Goal → Put the lines from the one containing "In this picture, would" through the last line of the records, both included, into a numbered list, leaving out blank lines.

------------------------------

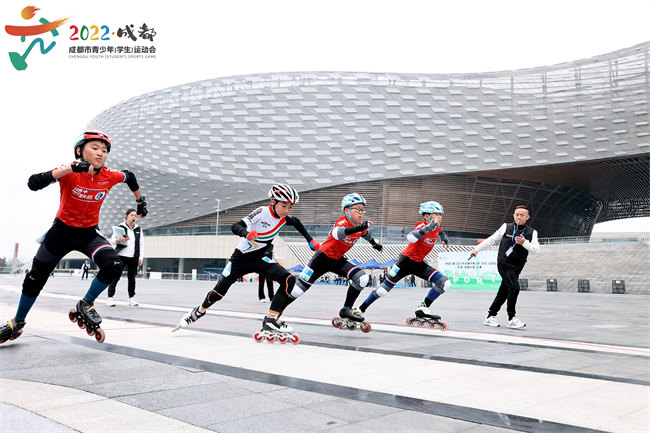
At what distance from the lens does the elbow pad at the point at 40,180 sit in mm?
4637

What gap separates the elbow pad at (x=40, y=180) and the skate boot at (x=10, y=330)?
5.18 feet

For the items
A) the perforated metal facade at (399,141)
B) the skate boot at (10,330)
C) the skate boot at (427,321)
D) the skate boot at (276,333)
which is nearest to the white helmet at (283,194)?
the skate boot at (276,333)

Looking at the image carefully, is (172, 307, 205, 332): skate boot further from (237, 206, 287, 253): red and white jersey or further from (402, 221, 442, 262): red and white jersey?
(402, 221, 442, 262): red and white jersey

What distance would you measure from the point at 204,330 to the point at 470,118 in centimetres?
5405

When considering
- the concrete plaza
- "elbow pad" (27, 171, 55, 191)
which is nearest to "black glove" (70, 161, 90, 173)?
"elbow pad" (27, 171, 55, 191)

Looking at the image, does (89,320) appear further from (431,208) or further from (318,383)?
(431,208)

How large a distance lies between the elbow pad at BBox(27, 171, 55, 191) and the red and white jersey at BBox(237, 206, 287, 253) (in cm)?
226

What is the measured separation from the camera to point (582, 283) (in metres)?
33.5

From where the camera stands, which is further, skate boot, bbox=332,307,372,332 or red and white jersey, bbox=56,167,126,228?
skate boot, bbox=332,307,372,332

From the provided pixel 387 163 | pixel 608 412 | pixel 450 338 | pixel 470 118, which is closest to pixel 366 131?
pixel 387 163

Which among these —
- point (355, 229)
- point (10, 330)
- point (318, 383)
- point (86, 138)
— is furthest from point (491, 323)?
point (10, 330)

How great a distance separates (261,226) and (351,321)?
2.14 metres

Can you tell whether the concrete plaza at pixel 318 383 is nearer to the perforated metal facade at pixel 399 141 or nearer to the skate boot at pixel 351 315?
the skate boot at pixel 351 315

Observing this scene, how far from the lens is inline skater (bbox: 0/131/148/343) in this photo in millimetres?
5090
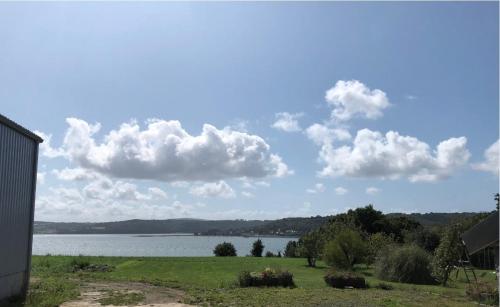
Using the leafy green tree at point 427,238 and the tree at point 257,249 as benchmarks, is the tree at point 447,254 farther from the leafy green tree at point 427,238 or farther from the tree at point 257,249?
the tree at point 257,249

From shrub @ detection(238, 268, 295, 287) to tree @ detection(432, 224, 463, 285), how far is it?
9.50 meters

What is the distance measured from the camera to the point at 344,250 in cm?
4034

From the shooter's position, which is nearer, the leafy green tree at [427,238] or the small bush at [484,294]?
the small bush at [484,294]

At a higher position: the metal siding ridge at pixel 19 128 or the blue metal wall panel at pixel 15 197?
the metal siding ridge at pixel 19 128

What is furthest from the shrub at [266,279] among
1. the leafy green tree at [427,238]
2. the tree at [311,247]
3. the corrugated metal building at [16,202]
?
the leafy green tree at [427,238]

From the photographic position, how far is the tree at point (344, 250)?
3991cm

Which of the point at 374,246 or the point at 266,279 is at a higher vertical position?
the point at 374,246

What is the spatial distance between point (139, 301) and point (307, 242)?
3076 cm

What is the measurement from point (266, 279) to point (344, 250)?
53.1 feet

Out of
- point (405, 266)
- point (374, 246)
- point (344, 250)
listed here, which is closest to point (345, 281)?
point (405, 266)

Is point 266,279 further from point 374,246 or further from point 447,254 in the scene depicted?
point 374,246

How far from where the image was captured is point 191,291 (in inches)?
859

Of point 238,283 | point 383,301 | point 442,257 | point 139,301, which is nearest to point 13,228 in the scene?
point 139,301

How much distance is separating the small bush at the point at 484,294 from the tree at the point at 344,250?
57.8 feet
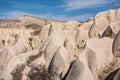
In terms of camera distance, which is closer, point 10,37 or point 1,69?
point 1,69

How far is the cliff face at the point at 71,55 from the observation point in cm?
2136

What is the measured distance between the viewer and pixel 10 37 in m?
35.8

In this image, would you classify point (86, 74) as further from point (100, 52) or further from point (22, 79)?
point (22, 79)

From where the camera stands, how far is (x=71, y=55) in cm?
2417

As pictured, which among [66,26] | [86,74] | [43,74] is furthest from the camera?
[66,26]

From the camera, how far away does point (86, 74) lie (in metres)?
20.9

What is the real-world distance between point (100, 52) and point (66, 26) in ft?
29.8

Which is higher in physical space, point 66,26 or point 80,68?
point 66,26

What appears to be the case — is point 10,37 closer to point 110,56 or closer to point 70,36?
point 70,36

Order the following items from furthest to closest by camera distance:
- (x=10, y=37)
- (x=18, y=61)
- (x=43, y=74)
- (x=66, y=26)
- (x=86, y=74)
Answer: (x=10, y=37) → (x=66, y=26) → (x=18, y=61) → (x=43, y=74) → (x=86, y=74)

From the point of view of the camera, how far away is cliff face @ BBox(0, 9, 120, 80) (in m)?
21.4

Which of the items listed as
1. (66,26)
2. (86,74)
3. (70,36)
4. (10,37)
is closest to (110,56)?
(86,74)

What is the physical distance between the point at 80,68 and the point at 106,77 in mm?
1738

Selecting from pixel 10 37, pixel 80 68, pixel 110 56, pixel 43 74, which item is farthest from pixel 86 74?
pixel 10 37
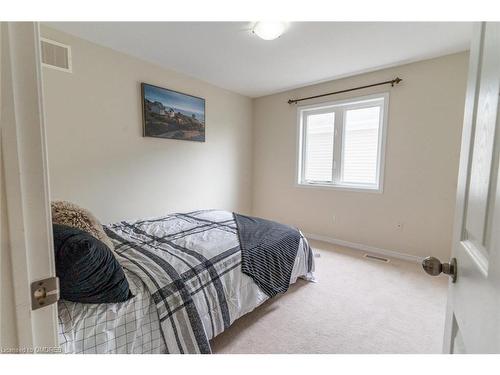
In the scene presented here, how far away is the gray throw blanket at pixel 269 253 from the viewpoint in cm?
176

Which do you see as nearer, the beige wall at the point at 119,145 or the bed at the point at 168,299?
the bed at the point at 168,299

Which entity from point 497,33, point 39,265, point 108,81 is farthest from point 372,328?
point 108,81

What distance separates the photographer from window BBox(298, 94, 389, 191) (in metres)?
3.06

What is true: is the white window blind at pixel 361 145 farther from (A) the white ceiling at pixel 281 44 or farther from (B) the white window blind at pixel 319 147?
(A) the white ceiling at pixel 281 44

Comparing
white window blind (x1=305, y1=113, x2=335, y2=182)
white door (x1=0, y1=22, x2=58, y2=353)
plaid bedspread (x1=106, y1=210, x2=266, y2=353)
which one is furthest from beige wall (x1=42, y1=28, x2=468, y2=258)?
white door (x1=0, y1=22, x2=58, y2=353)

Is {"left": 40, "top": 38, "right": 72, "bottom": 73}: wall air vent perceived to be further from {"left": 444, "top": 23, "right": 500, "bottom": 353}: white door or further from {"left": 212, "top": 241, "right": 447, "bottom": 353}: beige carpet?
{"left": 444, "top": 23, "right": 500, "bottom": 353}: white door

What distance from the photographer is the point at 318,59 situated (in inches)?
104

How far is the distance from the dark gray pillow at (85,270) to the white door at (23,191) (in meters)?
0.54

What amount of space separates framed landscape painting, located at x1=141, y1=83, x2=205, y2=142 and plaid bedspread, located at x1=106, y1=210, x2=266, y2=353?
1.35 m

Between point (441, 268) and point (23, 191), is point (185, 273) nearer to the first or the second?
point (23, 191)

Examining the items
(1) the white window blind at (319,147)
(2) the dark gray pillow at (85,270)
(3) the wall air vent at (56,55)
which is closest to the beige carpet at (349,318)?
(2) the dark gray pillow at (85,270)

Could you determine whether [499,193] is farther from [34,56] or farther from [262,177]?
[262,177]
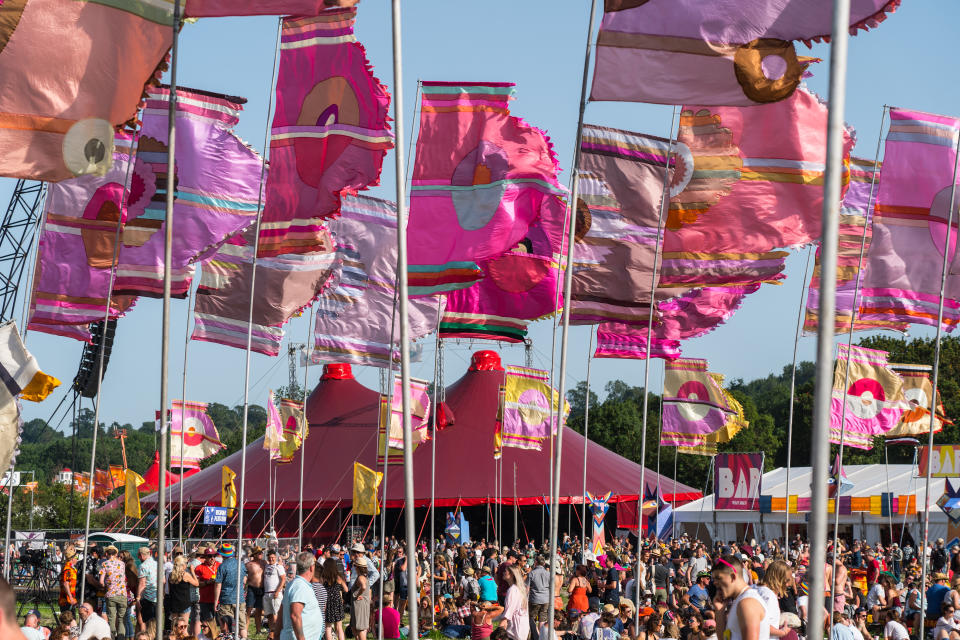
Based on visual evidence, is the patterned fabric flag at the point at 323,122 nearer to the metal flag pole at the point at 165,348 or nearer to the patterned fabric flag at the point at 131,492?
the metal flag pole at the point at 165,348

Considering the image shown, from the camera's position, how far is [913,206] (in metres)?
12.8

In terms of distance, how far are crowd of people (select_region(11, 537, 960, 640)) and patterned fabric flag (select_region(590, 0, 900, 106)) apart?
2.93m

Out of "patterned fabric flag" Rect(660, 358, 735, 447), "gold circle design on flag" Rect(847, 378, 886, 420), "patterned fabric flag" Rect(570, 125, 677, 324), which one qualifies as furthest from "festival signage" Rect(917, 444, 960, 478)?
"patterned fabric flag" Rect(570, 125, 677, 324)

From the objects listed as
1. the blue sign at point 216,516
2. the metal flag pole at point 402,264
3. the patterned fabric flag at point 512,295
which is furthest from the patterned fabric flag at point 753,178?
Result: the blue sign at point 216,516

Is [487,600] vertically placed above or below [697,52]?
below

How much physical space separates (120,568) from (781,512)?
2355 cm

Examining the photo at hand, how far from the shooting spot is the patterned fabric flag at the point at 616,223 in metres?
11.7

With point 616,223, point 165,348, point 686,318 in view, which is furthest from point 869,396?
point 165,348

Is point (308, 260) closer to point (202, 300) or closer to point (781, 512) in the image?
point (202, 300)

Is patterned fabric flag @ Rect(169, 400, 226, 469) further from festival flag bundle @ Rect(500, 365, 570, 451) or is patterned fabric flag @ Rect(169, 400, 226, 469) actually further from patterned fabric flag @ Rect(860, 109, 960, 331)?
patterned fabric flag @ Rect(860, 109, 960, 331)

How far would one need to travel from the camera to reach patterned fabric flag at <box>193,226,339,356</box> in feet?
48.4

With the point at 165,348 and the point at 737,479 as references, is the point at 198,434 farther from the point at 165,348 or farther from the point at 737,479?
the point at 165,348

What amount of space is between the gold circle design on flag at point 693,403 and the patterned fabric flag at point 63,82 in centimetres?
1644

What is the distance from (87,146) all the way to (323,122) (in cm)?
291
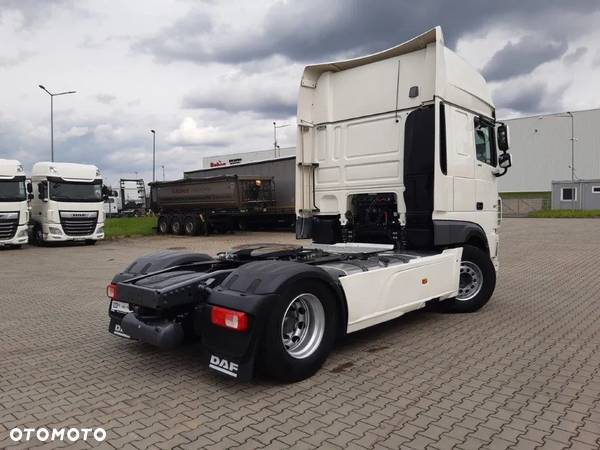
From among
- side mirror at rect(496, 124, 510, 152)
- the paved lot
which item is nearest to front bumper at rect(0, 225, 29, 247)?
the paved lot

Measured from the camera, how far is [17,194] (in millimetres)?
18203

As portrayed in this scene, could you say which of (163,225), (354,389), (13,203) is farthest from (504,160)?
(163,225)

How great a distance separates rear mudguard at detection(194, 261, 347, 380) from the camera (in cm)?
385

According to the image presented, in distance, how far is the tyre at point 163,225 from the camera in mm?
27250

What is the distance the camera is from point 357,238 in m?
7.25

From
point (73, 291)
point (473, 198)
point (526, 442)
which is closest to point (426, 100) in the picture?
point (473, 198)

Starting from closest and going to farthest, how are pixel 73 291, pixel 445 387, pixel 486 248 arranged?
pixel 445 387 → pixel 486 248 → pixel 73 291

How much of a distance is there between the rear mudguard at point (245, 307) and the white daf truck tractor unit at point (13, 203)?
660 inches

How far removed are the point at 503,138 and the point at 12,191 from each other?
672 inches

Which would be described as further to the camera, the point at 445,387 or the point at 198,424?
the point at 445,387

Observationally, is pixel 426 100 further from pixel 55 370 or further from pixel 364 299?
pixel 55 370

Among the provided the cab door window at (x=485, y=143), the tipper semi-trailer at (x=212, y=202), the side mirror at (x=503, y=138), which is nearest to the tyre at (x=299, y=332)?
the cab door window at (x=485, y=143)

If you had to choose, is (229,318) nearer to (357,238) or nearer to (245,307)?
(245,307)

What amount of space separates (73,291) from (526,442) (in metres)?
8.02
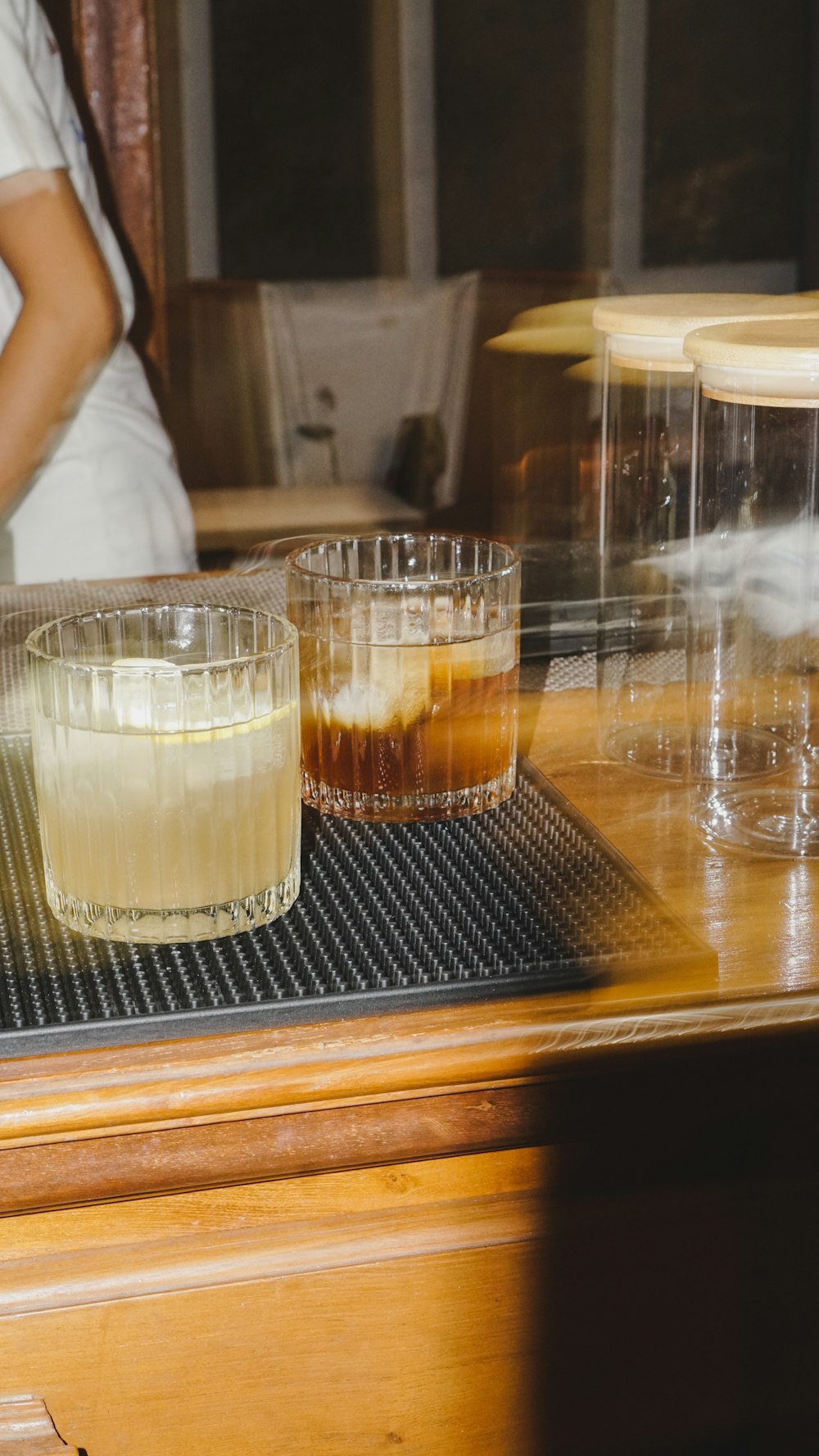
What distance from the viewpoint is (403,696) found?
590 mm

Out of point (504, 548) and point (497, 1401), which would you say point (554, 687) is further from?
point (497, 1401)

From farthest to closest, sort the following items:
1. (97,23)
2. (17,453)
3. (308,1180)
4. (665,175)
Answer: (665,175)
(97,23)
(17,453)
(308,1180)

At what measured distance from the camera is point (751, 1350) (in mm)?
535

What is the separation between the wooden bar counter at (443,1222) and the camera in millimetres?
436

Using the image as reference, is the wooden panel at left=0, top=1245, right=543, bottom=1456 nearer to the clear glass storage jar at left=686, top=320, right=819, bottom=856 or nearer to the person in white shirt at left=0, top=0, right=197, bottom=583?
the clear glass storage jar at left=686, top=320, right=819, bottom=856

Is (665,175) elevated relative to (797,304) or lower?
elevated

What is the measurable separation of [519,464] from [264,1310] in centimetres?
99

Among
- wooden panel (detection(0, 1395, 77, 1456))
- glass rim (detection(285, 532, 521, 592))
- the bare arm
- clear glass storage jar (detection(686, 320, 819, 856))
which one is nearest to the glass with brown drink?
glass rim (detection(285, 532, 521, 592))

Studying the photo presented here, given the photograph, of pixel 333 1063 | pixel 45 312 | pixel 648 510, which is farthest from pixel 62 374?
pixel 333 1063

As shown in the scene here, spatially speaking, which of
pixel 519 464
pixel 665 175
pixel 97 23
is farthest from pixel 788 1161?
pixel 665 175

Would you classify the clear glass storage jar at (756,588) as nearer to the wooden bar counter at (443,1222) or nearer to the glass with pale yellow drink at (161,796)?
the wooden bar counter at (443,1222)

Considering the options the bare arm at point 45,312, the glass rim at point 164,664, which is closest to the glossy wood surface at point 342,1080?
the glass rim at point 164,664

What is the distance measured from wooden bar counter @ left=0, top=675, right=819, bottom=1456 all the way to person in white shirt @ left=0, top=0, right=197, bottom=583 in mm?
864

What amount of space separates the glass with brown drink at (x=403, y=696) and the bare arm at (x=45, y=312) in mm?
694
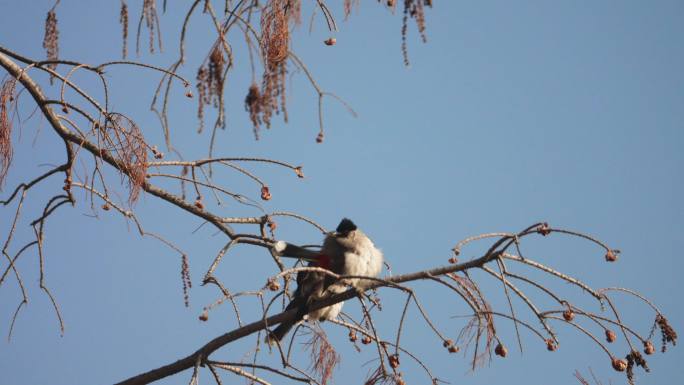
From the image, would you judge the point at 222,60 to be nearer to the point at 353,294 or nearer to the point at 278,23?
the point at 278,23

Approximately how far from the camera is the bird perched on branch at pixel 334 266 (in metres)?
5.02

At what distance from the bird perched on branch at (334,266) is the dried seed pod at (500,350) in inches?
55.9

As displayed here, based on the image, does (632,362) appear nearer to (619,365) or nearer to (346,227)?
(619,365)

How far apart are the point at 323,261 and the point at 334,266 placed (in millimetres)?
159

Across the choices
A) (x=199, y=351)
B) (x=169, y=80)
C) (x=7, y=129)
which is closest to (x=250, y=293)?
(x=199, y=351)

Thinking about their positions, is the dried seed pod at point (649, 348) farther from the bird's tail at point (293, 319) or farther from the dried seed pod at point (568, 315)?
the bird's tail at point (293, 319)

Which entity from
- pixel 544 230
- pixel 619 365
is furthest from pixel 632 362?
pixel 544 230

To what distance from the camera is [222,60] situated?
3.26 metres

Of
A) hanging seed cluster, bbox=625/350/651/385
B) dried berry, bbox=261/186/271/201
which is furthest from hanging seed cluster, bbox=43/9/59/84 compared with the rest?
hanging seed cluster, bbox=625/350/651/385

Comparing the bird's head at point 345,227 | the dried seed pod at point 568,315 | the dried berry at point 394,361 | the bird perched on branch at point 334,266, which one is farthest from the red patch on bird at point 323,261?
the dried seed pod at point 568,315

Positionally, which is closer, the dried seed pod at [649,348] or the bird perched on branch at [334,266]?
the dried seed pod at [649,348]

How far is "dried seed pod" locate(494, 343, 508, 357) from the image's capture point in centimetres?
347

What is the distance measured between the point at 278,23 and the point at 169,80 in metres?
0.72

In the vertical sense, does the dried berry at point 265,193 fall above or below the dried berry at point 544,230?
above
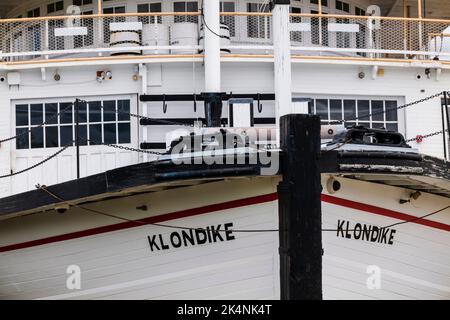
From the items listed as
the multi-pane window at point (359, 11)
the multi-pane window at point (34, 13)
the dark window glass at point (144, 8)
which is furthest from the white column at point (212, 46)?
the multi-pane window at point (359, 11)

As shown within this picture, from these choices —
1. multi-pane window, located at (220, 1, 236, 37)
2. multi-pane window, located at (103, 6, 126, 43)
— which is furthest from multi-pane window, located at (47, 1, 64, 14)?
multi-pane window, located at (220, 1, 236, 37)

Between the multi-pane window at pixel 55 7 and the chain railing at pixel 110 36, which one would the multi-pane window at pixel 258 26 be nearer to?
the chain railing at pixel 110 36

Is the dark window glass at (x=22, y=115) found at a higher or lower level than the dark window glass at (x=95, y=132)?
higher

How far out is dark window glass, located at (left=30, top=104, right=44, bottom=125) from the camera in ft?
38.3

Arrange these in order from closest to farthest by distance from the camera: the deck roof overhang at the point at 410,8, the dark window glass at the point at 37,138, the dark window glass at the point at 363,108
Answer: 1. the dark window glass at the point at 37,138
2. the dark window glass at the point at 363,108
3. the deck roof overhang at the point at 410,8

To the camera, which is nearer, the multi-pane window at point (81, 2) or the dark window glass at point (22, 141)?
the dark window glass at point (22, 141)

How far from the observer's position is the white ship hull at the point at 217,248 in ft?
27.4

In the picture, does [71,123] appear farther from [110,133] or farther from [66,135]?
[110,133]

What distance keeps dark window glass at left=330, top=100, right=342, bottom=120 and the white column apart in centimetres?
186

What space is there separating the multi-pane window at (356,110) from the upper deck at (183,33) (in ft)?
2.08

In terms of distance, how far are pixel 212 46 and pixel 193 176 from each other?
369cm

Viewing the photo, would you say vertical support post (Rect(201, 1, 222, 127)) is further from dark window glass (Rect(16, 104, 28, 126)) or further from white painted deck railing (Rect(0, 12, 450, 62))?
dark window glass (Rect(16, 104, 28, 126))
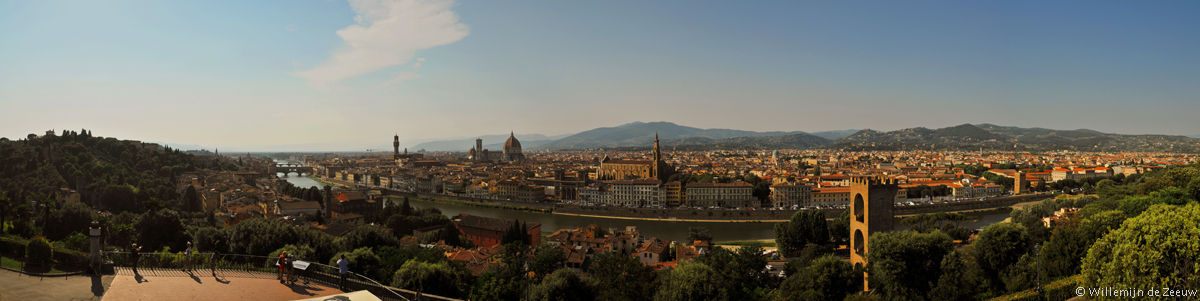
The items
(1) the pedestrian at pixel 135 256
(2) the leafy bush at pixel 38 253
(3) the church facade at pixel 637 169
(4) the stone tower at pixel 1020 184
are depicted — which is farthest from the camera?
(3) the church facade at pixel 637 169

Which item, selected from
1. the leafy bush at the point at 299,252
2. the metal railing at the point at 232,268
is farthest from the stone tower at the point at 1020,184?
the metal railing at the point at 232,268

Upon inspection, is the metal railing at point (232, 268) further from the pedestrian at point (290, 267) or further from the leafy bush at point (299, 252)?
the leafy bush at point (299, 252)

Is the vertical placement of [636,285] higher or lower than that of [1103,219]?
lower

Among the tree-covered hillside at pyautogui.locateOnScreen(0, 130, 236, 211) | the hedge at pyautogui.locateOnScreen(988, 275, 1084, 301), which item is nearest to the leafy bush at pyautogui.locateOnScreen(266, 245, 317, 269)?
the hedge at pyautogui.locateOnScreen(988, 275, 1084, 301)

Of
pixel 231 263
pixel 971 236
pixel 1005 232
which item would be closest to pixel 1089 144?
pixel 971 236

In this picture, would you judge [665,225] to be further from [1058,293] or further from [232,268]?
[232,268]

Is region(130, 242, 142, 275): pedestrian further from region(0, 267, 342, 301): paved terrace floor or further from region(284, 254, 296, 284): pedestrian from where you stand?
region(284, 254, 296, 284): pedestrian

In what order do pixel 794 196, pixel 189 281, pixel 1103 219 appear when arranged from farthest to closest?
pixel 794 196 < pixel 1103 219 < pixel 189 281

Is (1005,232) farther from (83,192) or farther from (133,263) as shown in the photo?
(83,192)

------------------------------

Completed exercise →
1. In this picture, would you judge [665,225] to be further from [1058,293] or further from [232,268]?
2. [232,268]
3. Is region(130, 242, 142, 275): pedestrian further from region(0, 267, 342, 301): paved terrace floor or further from region(284, 254, 296, 284): pedestrian from where you stand?
4. region(284, 254, 296, 284): pedestrian
5. In what order do pixel 794 196, pixel 189 281, pixel 1103 219 appear when arranged from farthest to closest?
6. pixel 794 196 < pixel 1103 219 < pixel 189 281
7. Is (1005,232) farther from (83,192) or farther from (133,263) as shown in the photo?
8. (83,192)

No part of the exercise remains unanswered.